Restorations of Bedouin Orchard Gardens


Many of the centuries-old mountain gardens had become derelict as the Bedouin moved into the towns and communities for work and for access to schools for their children.

Now there is a general desire from the people to restore their gardens, but they cannot do so without assistance in repairing the wells, which are either no longer deep enough or have become damaged so there is not enough water.

Rainfall, which is scarce and vital for the survival of the gardens, has decreased over the last fifteen years as a result of climate change. Preserving it carefully is crucial. With the aid of working groups from the UK, small dams have been constructed in side wadis of the high mountains. These hold back the rainwater and benefit dozens of gardens lying below the dams. This is urgent and vital work.

Many garden owners have come forward requesting assistance for damaged wells. Their gardens are assessed to see if they are suitable for sponsorship and entry into the restoration scheme.

By March 2022, 265 gardens have been restored, 22 small dams built, and a trial of one environmentally friendly pump is underway. Some of the work completed is described in projects listed below.

The assistance this project offers has been received with great enthusiasm by both garden owners and sponsors from the UK. Thanks to these sponsors, the garden owners who have previously been unable to save their trees can now water them again and can tend their gardens with renewed vigour. They can grow food for their families and sell produce for a good income to support their families financially. Some private sponsors have come to visit the garden they have sponsored and meet the owner. They receive periodic reports about  the family and their garden.


To encourage the Jebelia and Oulat Sayeed Bedouin to increase garden production for sale and for food.

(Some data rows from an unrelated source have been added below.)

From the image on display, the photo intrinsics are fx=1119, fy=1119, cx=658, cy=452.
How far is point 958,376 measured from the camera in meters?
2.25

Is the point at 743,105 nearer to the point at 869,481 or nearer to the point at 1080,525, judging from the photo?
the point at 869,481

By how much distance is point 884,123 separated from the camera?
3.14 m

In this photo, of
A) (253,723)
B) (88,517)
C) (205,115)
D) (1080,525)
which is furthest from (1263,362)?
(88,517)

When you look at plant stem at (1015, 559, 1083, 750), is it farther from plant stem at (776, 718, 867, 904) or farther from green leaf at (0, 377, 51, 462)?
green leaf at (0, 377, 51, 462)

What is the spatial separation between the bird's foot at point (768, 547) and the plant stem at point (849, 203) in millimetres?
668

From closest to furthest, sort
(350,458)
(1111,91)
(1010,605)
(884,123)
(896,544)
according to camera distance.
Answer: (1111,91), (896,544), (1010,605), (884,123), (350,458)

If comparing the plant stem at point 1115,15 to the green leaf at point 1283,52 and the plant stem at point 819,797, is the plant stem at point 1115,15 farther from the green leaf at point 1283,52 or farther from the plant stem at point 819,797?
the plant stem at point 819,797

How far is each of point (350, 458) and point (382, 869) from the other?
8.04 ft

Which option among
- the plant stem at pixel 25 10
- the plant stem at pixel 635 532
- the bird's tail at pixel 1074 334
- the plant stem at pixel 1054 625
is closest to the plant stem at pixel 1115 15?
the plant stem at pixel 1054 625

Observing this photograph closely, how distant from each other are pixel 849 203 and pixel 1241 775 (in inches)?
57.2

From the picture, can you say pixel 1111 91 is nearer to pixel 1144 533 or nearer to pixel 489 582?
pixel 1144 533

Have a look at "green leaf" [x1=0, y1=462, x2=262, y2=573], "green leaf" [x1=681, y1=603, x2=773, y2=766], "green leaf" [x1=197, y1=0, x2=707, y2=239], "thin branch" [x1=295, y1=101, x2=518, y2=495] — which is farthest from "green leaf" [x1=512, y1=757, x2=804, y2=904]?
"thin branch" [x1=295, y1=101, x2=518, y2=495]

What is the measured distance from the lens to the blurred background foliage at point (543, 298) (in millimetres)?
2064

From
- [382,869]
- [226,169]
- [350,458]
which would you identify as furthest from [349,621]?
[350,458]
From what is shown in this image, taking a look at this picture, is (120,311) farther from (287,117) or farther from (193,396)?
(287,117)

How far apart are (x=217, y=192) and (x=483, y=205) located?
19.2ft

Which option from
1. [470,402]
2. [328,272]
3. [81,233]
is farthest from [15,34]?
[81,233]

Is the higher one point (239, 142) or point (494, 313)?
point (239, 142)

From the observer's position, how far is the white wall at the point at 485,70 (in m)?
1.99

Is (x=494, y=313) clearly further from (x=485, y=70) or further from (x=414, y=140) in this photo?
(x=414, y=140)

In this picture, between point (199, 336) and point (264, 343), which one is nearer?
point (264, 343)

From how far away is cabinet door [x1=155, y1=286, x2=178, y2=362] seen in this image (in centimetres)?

To encourage sustainable development around the gardens.

To encourage eco-tourism.


The extended family of each garden owner and Bedouin employed in the herb and fruit drying centres.

Project Work

The project to provide water to gardens has three pillars. Firstly, the main form of assistance, is given to selected garden owners in repairing their wells. Secondly, once or twice a year, working groups from UK help garden owners to build a small dam, which allows stored flood water to penetrate to the water table. Thirdly, a new project to provide clean free energy to pump water may be introduced in the form of a solar powered pump.